GOAL – Write out every one of the lines below without any change, but omit the pictures.

Collected data entries:
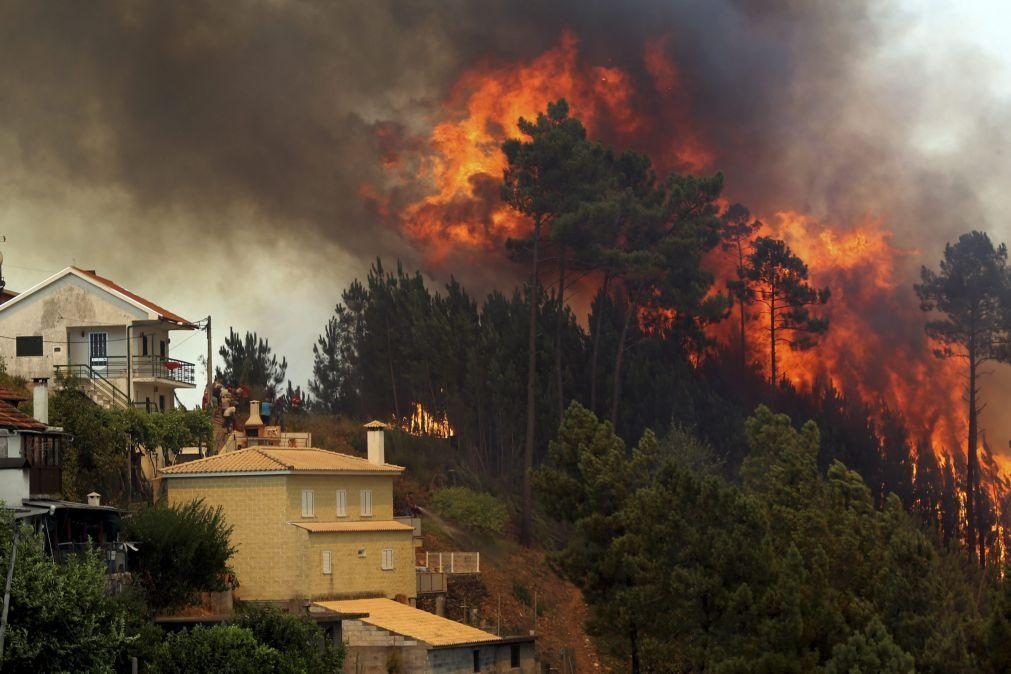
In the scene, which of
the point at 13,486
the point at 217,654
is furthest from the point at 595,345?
the point at 217,654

EXERCISE ANSWER –
In the scene, which of
the point at 13,486
the point at 217,654
is furthest from the point at 595,345?
the point at 217,654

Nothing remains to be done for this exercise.